The 18-year-old Brown has grown up a Geelong fan, loving to watch the mercurial Steve Johnson and more recently, fellow defender Tom Stewart.

She played in Geelong's VFLW side this year after her under-18 commitments, playing three matches including an elimination final loss to Melbourne Uni.

Brown wasn't fazed by the pressures that come from finals, named in Geelong's best for the game with 19 disposals and four marks.

"It was different, because I hadn't played a lot of games with women. I kind of eased in, but the last game I played I felt really comfortable against Melbourne Uni," Brown said.

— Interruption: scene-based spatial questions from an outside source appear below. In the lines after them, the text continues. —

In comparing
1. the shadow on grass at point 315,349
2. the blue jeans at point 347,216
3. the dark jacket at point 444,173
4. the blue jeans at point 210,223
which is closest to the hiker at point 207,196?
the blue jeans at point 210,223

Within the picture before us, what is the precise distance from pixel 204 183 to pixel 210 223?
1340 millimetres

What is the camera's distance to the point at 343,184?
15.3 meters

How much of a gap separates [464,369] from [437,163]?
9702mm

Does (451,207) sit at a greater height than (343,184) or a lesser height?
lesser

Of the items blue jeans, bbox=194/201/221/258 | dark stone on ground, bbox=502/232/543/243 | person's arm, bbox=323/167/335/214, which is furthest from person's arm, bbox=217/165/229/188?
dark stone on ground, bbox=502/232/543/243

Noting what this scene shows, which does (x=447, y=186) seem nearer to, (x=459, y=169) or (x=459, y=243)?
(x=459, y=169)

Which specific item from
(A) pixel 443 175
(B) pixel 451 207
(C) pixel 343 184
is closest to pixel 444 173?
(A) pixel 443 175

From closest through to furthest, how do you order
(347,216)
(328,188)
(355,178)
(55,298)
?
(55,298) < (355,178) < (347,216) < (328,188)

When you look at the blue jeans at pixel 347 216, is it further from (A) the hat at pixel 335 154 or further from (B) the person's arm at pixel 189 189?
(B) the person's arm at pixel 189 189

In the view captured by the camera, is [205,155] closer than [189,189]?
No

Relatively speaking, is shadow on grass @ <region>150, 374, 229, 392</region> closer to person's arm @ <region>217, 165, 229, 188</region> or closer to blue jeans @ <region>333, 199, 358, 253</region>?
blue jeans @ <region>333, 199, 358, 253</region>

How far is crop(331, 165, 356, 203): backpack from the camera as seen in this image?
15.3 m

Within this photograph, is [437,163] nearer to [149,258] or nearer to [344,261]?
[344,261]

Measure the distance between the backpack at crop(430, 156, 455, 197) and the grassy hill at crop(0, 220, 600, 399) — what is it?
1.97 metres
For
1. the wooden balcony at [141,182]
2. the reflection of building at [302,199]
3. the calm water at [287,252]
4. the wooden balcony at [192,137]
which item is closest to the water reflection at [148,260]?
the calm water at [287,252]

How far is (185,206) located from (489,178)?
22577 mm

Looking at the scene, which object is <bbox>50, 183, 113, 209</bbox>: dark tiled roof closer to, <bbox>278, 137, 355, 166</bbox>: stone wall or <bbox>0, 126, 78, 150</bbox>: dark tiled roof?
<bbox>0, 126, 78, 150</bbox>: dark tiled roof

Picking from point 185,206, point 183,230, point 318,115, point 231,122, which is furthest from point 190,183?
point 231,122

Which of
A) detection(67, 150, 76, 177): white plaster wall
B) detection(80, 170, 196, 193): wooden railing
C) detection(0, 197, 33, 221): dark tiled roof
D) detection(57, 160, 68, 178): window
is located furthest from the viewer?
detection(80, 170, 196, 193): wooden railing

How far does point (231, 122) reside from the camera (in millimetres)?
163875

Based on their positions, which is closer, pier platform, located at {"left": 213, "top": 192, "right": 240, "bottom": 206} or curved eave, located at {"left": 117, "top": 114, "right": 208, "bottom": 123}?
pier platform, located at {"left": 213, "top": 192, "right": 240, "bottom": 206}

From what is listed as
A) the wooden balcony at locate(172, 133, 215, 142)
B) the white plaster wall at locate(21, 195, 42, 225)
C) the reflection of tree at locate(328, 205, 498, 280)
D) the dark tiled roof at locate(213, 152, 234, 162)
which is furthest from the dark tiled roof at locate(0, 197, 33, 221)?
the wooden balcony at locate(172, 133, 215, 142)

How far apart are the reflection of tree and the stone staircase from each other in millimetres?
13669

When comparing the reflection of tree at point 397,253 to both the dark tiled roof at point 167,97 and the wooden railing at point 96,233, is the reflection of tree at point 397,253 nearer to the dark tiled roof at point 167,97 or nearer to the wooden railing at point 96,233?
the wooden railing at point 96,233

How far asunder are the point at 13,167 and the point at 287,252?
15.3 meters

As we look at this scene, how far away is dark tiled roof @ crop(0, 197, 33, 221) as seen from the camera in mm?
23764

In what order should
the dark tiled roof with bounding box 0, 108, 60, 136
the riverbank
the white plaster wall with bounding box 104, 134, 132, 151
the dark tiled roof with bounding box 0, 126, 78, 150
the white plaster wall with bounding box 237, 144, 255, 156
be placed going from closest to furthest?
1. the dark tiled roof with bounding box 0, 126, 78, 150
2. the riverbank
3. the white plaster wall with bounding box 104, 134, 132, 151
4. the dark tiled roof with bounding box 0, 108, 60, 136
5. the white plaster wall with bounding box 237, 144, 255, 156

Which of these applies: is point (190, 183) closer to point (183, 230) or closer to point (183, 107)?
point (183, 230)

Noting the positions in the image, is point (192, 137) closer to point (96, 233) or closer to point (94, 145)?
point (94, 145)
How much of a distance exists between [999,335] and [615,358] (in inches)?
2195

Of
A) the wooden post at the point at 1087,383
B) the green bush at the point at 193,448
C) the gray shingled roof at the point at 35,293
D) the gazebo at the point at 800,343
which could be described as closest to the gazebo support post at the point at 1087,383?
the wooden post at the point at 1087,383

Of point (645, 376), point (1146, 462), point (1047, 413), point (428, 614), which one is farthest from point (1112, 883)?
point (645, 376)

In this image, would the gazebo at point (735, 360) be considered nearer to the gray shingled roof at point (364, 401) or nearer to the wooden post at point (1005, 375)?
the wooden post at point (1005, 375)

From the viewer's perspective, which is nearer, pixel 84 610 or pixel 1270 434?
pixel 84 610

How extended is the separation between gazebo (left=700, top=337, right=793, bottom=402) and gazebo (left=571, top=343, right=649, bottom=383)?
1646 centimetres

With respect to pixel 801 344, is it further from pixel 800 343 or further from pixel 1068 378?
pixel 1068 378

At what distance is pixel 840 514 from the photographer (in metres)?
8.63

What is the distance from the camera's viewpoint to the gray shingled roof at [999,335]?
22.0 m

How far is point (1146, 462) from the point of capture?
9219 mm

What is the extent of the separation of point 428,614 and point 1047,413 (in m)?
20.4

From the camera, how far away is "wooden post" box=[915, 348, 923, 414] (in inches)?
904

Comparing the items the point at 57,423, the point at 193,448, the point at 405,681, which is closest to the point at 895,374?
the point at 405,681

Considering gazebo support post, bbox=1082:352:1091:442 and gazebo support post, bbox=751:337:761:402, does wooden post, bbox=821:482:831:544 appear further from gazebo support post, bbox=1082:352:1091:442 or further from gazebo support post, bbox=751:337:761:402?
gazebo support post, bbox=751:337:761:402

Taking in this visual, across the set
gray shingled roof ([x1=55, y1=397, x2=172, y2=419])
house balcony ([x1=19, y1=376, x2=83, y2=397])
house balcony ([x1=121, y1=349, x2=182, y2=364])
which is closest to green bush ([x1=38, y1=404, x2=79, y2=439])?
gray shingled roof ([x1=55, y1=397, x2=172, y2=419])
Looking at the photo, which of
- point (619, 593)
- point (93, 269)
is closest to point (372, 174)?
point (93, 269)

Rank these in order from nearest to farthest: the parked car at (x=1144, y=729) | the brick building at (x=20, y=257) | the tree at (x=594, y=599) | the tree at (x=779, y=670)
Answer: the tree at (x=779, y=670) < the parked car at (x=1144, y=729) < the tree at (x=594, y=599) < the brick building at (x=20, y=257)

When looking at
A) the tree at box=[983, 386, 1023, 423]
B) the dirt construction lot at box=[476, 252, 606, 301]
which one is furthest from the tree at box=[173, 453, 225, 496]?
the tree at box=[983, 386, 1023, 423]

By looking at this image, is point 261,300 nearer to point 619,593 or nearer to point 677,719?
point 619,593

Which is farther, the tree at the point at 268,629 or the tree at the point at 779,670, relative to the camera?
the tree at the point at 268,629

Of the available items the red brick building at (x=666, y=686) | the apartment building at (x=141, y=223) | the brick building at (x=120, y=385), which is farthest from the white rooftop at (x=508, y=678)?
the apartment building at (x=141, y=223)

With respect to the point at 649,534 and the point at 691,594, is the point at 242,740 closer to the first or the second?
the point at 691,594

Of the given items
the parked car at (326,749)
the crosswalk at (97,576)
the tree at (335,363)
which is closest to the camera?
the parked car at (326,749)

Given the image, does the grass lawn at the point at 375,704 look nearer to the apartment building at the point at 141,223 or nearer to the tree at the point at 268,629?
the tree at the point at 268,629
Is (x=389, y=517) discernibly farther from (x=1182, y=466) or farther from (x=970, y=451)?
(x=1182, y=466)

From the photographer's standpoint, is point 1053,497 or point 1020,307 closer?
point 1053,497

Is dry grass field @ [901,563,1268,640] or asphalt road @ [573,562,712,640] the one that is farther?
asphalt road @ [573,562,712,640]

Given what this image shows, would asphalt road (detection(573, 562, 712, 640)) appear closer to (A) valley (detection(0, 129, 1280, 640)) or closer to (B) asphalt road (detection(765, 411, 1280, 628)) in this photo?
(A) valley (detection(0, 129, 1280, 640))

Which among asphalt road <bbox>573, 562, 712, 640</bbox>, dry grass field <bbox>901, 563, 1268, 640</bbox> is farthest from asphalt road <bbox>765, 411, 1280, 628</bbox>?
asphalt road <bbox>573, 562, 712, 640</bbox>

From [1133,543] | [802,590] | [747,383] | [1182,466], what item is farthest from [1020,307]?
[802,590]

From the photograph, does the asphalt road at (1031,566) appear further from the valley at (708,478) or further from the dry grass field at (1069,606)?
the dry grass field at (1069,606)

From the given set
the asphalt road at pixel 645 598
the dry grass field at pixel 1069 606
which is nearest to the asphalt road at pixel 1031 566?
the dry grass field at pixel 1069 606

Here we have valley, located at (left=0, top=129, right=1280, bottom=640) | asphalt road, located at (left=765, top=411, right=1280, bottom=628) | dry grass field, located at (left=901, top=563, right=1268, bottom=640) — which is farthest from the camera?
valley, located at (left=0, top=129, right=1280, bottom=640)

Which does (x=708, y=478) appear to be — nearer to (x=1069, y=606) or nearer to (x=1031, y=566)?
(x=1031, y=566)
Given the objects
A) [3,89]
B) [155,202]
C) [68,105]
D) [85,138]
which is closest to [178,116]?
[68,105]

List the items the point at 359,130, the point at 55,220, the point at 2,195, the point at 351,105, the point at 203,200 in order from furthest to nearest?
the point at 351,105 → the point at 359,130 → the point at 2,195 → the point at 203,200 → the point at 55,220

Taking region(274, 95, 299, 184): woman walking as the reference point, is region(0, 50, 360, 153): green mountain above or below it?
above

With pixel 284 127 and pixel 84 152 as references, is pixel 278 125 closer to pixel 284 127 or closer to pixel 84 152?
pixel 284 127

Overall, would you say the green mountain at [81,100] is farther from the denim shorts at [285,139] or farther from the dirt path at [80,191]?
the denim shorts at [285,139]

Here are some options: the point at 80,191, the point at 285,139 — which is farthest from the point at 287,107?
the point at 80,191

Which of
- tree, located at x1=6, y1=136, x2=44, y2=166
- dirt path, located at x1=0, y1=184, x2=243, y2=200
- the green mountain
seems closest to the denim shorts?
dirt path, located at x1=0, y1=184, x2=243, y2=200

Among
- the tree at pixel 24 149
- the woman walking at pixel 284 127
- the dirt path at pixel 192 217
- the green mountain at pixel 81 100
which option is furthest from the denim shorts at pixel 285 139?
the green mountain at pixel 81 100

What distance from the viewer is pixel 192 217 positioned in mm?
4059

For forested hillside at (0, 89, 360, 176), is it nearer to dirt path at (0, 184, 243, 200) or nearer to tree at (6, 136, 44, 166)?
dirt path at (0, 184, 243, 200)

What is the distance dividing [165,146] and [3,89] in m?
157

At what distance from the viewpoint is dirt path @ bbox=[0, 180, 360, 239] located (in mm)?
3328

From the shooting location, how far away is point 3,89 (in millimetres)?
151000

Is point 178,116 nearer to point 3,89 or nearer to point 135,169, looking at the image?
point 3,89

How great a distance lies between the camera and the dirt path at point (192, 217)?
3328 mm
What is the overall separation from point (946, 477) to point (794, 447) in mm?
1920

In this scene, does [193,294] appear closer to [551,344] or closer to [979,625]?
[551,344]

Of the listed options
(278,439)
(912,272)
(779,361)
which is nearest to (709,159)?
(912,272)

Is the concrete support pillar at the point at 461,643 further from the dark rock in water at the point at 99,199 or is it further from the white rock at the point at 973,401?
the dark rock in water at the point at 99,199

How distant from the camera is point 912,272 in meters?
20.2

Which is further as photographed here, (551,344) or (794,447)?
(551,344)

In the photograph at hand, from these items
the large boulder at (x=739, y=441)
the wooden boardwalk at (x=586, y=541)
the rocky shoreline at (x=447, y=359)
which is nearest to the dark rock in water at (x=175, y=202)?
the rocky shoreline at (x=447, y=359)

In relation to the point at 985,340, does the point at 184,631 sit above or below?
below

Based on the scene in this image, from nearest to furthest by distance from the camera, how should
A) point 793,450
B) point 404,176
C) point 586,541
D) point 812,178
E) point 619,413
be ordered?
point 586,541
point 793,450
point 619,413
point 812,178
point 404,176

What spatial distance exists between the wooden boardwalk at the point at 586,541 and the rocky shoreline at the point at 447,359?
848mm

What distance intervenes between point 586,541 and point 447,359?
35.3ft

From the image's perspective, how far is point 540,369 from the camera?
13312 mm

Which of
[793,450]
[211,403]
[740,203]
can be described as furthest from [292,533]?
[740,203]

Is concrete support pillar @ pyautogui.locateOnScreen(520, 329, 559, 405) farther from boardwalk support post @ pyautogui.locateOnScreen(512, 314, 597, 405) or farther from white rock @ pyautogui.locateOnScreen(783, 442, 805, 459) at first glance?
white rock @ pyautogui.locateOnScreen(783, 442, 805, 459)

"I almost felt a bit bad that I'd come into the side at the end of the season and got a game in the final, that other girls might not be able to play. Dad told me not to worry about that stuff, and if they want to pick me, they want to pick me. 

"Now I think about it, I probably was a bit relaxed going in, because I hadn't been in the team all year, I hadn't had that real build up and the connection with it yet.

"The coaches 'Woody' and 'Hoody' (VFLW coach Nat Wood and AFLW coach Paul Hood) have been really great telling me to do my own thing, they didn't overload me with information, so I went out there with no expectations, which helped."

Having sworn off streaming Netflix and the like this year (Brown is school captain at Notre Dame College in Shepparton), she's looking forward to catching up on her favourite show Shameless and moving out of home, whether that's to Geelong or Melbourne.

"I've been looking at courses at Deakin Uni, maybe biomedical science or something involving genetics," Brown said.

"The Cats are probably where I want to be, it'll help with uni. It's a long way from home, which becoming a scarier as it's come nearer.

"If I was to go to a Melbourne team, it would be a little closer to home, which would be an upside, but the Cats have been really good to me so far."